Not a full answer, I simply don’t have time to do the detailed benchmarks your question needs but hopefully useful.
Know your enemy
You are targeting a combination of the JVM (in essence the JIT) and the underlying CPU/Memory subsystem. Thus “This is faster on JVM X” is not likely to be valid in all cases as you move into more aggressive optimisations.
If your target market/application will largely run on a particular architecture you should consider investing in tools specific to it.
* If your performance on x86 is the critical factor then intel’s VTune is excellent for drilling down into the sort of jit output analysis you describe.
* The differences between 64 bit and 32 bit JITs can be considerable, especially on x86 platforms where calling conventions can change and enregistering opportunities are very different.
Get the right tools
You would likely want to get a sampling profiler. The overhead of instrumentation (and the associated knock on on things like inlining, cache pollution and code size inflation) for your specific needs would be far too great. The intel VTune analyser can actually be used for Java though the integration is not so tight as others.
If you are using the sun JVM and are happy only knowing what the latest/greatest version is doing then the options available to investigate the output of the JIT are considerable if you know a bit of assembly.
This article details some interesting analysis using this functionality
Learn from other implementations
The Change history change history indicates that previous inline assembly was in fact counter productive and that allowing the compiler to take total control of the output (with tweaks in code rather than directives in assembly) yielded better results.
Some specifics
Since LZF is, in an efficient unmanaged implementation on modern desktop CPUS, largely memory bandwidth limited (hence it being compered to the speed of an unoptimised memcpy) you will need you code to remain entirely within level 1 cache.

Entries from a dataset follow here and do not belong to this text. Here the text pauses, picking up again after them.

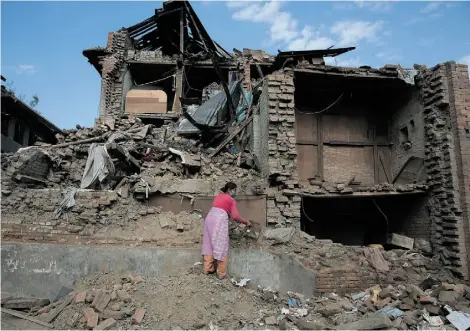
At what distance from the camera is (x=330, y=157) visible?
29.3 ft

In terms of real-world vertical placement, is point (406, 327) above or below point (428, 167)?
below

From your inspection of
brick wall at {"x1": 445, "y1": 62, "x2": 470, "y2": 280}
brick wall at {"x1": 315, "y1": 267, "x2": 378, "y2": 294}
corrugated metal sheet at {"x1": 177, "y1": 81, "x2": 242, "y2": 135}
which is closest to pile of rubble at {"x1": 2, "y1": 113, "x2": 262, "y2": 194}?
corrugated metal sheet at {"x1": 177, "y1": 81, "x2": 242, "y2": 135}

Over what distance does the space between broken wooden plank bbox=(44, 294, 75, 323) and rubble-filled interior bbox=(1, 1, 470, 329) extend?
7.6 inches

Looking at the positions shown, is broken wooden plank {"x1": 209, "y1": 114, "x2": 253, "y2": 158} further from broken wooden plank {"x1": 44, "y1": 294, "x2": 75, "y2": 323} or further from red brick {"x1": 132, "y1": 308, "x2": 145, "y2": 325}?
broken wooden plank {"x1": 44, "y1": 294, "x2": 75, "y2": 323}

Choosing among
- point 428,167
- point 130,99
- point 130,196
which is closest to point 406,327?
point 428,167

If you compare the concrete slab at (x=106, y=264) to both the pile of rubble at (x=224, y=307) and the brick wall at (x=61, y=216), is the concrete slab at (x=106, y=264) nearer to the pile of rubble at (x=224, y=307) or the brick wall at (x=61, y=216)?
the pile of rubble at (x=224, y=307)

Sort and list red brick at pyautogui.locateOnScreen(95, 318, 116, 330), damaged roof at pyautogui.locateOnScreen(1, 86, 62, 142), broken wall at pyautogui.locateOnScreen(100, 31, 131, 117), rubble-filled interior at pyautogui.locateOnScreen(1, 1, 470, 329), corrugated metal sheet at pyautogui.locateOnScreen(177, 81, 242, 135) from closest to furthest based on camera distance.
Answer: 1. red brick at pyautogui.locateOnScreen(95, 318, 116, 330)
2. rubble-filled interior at pyautogui.locateOnScreen(1, 1, 470, 329)
3. corrugated metal sheet at pyautogui.locateOnScreen(177, 81, 242, 135)
4. damaged roof at pyautogui.locateOnScreen(1, 86, 62, 142)
5. broken wall at pyautogui.locateOnScreen(100, 31, 131, 117)

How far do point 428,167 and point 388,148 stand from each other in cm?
172

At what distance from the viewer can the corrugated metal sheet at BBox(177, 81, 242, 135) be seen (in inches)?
365

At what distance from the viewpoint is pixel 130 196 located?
6.89m

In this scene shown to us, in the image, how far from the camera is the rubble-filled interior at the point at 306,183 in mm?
5793

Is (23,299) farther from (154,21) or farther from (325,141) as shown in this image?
(154,21)

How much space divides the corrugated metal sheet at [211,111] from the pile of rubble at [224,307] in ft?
15.7

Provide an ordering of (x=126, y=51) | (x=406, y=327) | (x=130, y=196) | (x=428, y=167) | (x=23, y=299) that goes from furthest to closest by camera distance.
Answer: (x=126, y=51)
(x=428, y=167)
(x=130, y=196)
(x=23, y=299)
(x=406, y=327)
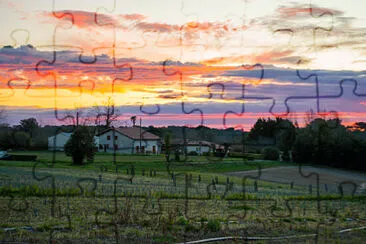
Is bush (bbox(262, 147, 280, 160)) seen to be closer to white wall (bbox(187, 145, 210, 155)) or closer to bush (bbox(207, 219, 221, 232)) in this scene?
white wall (bbox(187, 145, 210, 155))

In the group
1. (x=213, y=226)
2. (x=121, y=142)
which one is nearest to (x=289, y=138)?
(x=121, y=142)

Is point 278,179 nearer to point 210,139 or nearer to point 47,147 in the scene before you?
point 210,139

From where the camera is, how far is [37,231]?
1124cm

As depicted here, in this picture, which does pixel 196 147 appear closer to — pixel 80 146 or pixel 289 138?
pixel 289 138

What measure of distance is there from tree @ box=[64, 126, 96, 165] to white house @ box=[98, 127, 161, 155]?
472cm

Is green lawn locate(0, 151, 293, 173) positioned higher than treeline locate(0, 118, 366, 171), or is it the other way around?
treeline locate(0, 118, 366, 171)

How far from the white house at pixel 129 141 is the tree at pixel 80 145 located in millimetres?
4722

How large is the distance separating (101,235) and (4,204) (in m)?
5.83

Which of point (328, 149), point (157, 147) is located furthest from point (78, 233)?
point (157, 147)

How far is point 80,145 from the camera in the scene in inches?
2089

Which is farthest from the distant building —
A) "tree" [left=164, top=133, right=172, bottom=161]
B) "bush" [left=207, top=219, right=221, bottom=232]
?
"bush" [left=207, top=219, right=221, bottom=232]

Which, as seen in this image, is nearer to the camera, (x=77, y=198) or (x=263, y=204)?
(x=77, y=198)

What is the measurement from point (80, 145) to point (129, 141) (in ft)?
34.5

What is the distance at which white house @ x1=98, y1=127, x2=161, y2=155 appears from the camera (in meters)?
60.3
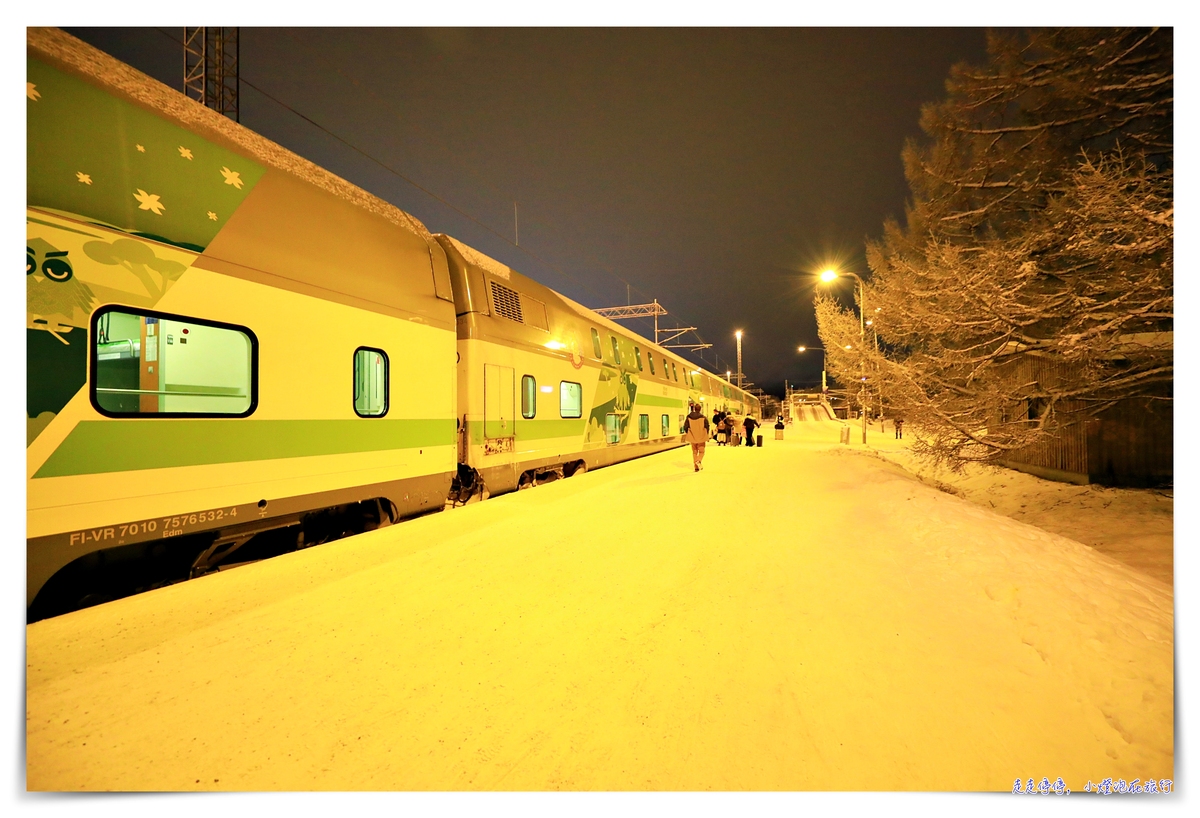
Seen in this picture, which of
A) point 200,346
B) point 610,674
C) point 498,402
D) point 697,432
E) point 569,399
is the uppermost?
point 200,346

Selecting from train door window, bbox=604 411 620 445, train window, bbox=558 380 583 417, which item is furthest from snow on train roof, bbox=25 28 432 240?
train door window, bbox=604 411 620 445

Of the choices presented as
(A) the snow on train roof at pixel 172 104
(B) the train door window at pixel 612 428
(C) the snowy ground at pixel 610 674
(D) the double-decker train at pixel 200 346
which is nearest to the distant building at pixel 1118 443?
(B) the train door window at pixel 612 428

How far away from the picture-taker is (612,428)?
10.7 meters

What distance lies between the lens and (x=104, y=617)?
2.79 metres

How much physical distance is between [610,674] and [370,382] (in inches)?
152

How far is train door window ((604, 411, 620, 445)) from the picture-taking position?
34.1ft

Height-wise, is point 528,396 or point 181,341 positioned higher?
point 181,341

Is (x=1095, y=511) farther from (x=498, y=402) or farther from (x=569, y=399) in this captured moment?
(x=498, y=402)

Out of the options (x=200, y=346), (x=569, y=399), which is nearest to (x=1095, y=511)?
(x=569, y=399)

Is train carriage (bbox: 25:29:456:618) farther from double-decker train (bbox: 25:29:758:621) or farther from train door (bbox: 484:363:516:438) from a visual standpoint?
train door (bbox: 484:363:516:438)

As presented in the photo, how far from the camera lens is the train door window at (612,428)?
1041 centimetres

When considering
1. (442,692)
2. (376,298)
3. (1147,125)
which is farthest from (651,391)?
(442,692)

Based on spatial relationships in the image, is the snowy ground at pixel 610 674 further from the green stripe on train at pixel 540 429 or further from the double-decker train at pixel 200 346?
the green stripe on train at pixel 540 429

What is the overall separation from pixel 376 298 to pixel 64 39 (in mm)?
2473
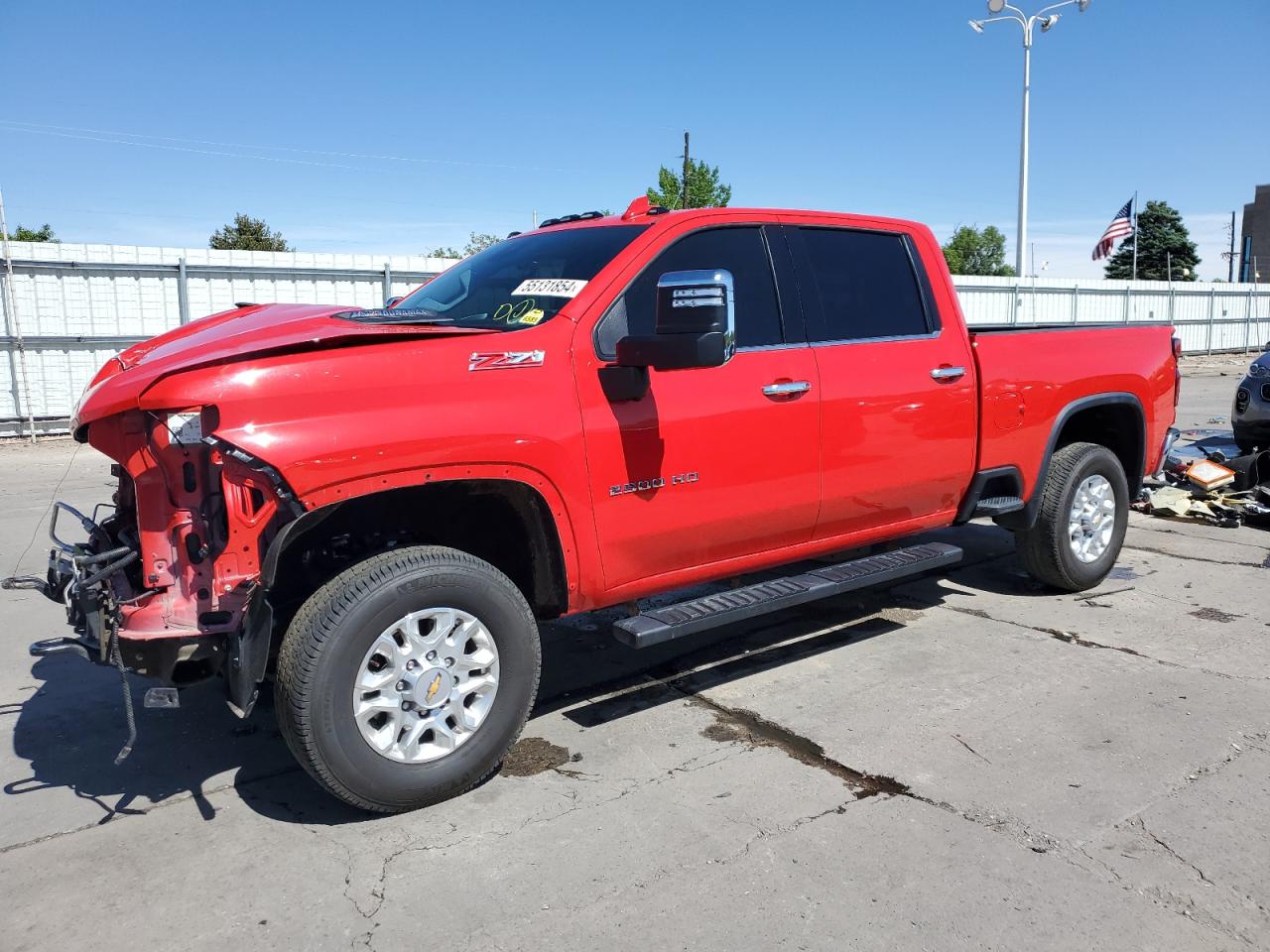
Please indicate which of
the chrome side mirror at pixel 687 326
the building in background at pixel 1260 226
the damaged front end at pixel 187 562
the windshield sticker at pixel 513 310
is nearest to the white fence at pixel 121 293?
the windshield sticker at pixel 513 310

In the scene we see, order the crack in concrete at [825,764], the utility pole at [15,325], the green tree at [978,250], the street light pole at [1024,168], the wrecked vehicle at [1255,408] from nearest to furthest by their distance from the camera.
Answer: the crack in concrete at [825,764], the wrecked vehicle at [1255,408], the utility pole at [15,325], the street light pole at [1024,168], the green tree at [978,250]

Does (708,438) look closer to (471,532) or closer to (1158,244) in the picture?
(471,532)

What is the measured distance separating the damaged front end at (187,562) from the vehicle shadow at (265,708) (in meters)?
0.58

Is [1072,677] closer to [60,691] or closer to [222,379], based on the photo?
[222,379]

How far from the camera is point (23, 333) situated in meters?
14.0

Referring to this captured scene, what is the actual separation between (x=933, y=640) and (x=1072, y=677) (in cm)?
75

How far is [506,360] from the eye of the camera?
11.6 feet

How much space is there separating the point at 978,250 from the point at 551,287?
10685 cm

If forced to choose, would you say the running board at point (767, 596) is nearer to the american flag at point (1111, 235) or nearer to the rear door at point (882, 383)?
the rear door at point (882, 383)

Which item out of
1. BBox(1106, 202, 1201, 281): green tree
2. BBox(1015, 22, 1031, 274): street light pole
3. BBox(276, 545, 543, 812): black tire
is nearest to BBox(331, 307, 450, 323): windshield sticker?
BBox(276, 545, 543, 812): black tire

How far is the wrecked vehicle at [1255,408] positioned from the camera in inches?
376

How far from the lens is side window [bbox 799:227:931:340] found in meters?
4.62

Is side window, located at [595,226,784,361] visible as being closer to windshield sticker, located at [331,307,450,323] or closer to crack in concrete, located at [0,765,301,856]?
windshield sticker, located at [331,307,450,323]

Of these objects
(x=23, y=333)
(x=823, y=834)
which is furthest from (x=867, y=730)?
(x=23, y=333)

As such any static fields you cannot make into constants should be placed within the same class as these values will often be placed within the same area of memory devoted to the vtables and meta data associated with classes.
Object allocations which cannot be trapped by Escape Analysis (only in 1.6 onwards) will need to be avoided.
The c code makes aggressive use of loop unrolling. However the performance of this on older (1.4 era) VM’s is heavily dependant on the mode the JVM is in. Apparently latter sun jvm versions are more aggressive at inlining and unrolling, especially in server mode.
The prefetch instrctions generated by the JIT can make all the difference on code like this which is near memory bound.
“It’s coming straight for us”
Your target is moving, and will continue to. Again Marc Lehmann’s previous experience:
default HLOG size is now 15 (cpu caches have increased)
Even minor updates to the jvm can involve significant compiler changes
6544668 Don’t vecorized array operations that can’t be aligned at runtime.
6536652 Implement some superword (SIMD) optimizations
6531696 don’t use immediate 16-bits value store to memory on Intel cpus
6468290 Divide and allocate out of eden on a per cpu basis
Captain Obvious
Measure, Measure, Measure. IF you can get your library to include (in a separate dll) a simple and easy to execute benchmark that logs the relevant information (vm version, cpu, OS, command line switches etc) and makes this simple to send back to you you will increase your coverage, best of all you’ll cover those people using it that care.